- _WHAT YOU WILL DO_
Each entry must be written out again exactly as it stands.

- _DATA SHOWN_
Content starts

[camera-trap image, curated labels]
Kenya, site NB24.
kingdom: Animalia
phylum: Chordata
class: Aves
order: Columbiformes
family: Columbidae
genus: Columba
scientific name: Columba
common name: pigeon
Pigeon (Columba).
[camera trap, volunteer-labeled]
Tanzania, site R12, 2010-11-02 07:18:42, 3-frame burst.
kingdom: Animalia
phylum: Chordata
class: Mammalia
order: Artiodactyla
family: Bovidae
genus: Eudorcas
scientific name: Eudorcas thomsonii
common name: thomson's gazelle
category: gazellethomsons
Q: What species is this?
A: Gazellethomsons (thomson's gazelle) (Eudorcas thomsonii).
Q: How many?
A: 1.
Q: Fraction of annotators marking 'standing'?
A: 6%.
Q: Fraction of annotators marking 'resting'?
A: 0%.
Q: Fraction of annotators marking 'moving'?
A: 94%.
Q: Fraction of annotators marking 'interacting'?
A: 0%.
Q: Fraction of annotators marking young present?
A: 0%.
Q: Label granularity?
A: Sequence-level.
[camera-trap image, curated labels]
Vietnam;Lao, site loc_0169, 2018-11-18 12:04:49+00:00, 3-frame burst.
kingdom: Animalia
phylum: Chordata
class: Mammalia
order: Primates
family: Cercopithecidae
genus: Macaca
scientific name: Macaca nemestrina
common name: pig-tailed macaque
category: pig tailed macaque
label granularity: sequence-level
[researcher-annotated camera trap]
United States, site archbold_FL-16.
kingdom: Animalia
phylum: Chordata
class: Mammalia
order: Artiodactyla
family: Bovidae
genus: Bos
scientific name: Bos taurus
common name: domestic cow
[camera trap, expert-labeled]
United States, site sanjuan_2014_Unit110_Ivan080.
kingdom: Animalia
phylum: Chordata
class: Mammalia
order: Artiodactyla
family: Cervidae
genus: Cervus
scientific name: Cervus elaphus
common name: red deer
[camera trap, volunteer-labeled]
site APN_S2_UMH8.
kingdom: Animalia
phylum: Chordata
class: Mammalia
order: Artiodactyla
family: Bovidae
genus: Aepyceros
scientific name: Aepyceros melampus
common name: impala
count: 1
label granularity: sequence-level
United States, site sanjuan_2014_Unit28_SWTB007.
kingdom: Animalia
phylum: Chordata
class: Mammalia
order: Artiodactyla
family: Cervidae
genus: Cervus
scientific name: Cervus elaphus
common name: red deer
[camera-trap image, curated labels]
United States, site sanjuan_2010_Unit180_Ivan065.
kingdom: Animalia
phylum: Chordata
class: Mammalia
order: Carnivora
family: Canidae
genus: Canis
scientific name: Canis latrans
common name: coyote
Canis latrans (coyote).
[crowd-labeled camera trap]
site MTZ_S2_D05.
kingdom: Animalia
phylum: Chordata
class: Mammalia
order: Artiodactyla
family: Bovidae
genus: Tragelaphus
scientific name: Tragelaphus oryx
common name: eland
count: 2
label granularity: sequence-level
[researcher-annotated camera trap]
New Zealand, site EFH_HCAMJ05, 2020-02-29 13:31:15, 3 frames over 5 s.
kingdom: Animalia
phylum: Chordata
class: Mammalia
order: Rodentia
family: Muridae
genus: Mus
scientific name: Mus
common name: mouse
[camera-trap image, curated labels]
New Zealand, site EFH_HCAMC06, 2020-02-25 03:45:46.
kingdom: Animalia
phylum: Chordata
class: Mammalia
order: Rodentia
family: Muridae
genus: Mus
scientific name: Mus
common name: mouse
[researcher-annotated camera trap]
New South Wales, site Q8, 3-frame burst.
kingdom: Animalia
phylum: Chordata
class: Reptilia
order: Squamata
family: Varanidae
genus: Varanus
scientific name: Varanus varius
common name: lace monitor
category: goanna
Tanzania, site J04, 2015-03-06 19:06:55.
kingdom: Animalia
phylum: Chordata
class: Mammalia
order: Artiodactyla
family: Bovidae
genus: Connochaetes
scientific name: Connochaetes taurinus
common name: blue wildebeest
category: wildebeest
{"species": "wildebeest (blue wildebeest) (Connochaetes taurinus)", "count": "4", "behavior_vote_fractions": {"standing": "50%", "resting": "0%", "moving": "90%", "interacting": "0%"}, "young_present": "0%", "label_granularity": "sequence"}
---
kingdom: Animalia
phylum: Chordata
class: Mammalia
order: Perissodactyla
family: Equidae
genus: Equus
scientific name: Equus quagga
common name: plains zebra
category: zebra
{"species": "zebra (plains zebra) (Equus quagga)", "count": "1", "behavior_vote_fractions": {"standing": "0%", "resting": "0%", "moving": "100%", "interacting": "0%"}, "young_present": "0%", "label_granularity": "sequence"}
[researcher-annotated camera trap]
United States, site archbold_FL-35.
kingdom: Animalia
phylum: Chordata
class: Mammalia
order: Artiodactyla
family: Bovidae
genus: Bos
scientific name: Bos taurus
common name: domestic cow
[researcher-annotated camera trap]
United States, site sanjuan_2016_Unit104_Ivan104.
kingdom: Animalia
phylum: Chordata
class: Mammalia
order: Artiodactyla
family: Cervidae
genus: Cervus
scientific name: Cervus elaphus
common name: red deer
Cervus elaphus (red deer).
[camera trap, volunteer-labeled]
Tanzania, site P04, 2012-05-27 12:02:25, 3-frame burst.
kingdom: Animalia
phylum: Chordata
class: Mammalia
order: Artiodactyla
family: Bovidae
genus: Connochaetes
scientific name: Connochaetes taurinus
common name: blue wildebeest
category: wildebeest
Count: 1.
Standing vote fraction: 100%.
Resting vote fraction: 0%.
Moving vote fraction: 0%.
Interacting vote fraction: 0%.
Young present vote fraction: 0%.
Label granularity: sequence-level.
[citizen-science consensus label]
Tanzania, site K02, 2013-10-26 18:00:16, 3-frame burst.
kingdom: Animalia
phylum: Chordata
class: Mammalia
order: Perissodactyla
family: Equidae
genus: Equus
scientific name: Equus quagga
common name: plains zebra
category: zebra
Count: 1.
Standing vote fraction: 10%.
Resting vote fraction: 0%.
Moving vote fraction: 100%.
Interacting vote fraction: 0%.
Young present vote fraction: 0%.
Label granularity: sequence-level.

Content ends

- _RESULT_
[camera-trap image, curated labels]
Kenya, site NB24.
kingdom: Animalia
phylum: Chordata
class: Aves
order: Columbiformes
family: Columbidae
genus: Columba
scientific name: Columba
common name: pigeon
Pigeon (Columba).
[camera trap, volunteer-labeled]
Tanzania, site R12, 2010-11-02 07:18:42, 3-frame burst.
kingdom: Animalia
phylum: Chordata
class: Mammalia
order: Artiodactyla
family: Bovidae
genus: Eudorcas
scientific name: Eudorcas thomsonii
common name: thomson's gazelle
category: gazellethomsons
Q: What species is this?
A: Gazellethomsons (thomson's gazelle) (Eudorcas thomsonii).
Q: How many?
A: 1.
Q: Fraction of annotators marking 'standing'?
A: 6%.
Q: Fraction of annotators marking 'resting'?
A: 0%.
Q: Fraction of annotators marking 'moving'?
A: 94%.
Q: Fraction of annotators marking 'interacting'?
A: 0%.
Q: Fraction of annotators marking young present?
A: 0%.
Q: Label granularity?
A: Sequence-level.
[camera-trap image, curated labels]
Vietnam;Lao, site loc_0169, 2018-11-18 12:04:49+00:00, 3-frame burst.
kingdom: Animalia
phylum: Chordata
class: Mammalia
order: Primates
family: Cercopithecidae
genus: Macaca
scientific name: Macaca nemestrina
common name: pig-tailed macaque
category: pig tailed macaque
label granularity: sequence-level
[researcher-annotated camera trap]
United States, site archbold_FL-16.
kingdom: Animalia
phylum: Chordata
class: Mammalia
order: Artiodactyla
family: Bovidae
genus: Bos
scientific name: Bos taurus
common name: domestic cow
[camera trap, expert-labeled]
United States, site sanjuan_2014_Unit110_Ivan080.
kingdom: Animalia
phylum: Chordata
class: Mammalia
order: Artiodactyla
family: Cervidae
genus: Cervus
scientific name: Cervus elaphus
common name: red deer
[camera trap, volunteer-labeled]
site APN_S2_UMH8.
kingdom: Animalia
phylum: Chordata
class: Mammalia
order: Artiodactyla
family: Bovidae
genus: Aepyceros
scientific name: Aepyceros melampus
common name: impala
count: 1
label granularity: sequence-level
United States, site sanjuan_2014_Unit28_SWTB007.
kingdom: Animalia
phylum: Chordata
class: Mammalia
order: Artiodactyla
family: Cervidae
genus: Cervus
scientific name: Cervus elaphus
common name: red deer
[camera-trap image, curated labels]
United States, site sanjuan_2010_Unit180_Ivan065.
kingdom: Animalia
phylum: Chordata
class: Mammalia
order: Carnivora
family: Canidae
genus: Canis
scientific name: Canis latrans
common name: coyote
Canis latrans (coyote).
[crowd-labeled camera trap]
site MTZ_S2_D05.
kingdom: Animalia
phylum: Chordata
class: Mammalia
order: Artiodactyla
family: Bovidae
genus: Tragelaphus
scientific name: Tragelaphus oryx
common name: eland
count: 2
label granularity: sequence-level
[researcher-annotated camera trap]
New Zealand, site EFH_HCAMJ05, 2020-02-29 13:31:15, 3 frames over 5 s.
kingdom: Animalia
phylum: Chordata
class: Mammalia
order: Rodentia
family: Muridae
genus: Mus
scientific name: Mus
common name: mouse
[camera-trap image, curated labels]
New Zealand, site EFH_HCAMC06, 2020-02-25 03:45:46.
kingdom: Animalia
phylum: Chordata
class: Mammalia
order: Rodentia
family: Muridae
genus: Mus
scientific name: Mus
common name: mouse
[researcher-annotated camera trap]
New South Wales, site Q8, 3-frame burst.
kingdom: Animalia
phylum: Chordata
class: Reptilia
order: Squamata
family: Varanidae
genus: Varanus
scientific name: Varanus varius
common name: lace monitor
category: goanna
Tanzania, site J04, 2015-03-06 19:06:55.
kingdom: Animalia
phylum: Chordata
class: Mammalia
order: Artiodactyla
family: Bovidae
genus: Connochaetes
scientific name: Connochaetes taurinus
common name: blue wildebeest
category: wildebeest
{"species": "wildebeest (blue wildebeest) (Connochaetes taurinus)", "count": "4", "behavior_vote_fractions": {"standing": "50%", "resting": "0%", "moving": "90%", "interacting": "0%"}, "young_present": "0%", "label_granularity": "sequence"}
---
kingdom: Animalia
phylum: Chordata
class: Mammalia
order: Perissodactyla
family: Equidae
genus: Equus
scientific name: Equus quagga
common name: plains zebra
category: zebra
{"species": "zebra (plains zebra) (Equus quagga)", "count": "1", "behavior_vote_fractions": {"standing": "0%", "resting": "0%", "moving": "100%", "interacting": "0%"}, "young_present": "0%", "label_granularity": "sequence"}
[researcher-annotated camera trap]
United States, site archbold_FL-35.
kingdom: Animalia
phylum: Chordata
class: Mammalia
order: Artiodactyla
family: Bovidae
genus: Bos
scientific name: Bos taurus
common name: domestic cow
[researcher-annotated camera trap]
United States, site sanjuan_2016_Unit104_Ivan104.
kingdom: Animalia
phylum: Chordata
class: Mammalia
order: Artiodactyla
family: Cervidae
genus: Cervus
scientific name: Cervus elaphus
common name: red deer
Cervus elaphus (red deer).
[camera trap, volunteer-labeled]
Tanzania, site P04, 2012-05-27 12:02:25, 3-frame burst.
kingdom: Animalia
phylum: Chordata
class: Mammalia
order: Artiodactyla
family: Bovidae
genus: Connochaetes
scientific name: Connochaetes taurinus
common name: blue wildebeest
category: wildebeest
Count: 1.
Standing vote fraction: 100%.
Resting vote fraction: 0%.
Moving vote fraction: 0%.
Interacting vote fraction: 0%.
Young present vote fraction: 0%.
Label granularity: sequence-level.
[citizen-science consensus label]
Tanzania, site K02, 2013-10-26 18:00:16, 3-frame burst.
kingdom: Animalia
phylum: Chordata
class: Mammalia
order: Perissodactyla
family: Equidae
genus: Equus
scientific name: Equus quagga
common name: plains zebra
category: zebra
Count: 1.
Standing vote fraction: 10%.
Resting vote fraction: 0%.
Moving vote fraction: 100%.
Interacting vote fraction: 0%.
Young present vote fraction: 0%.
Label granularity: sequence-level.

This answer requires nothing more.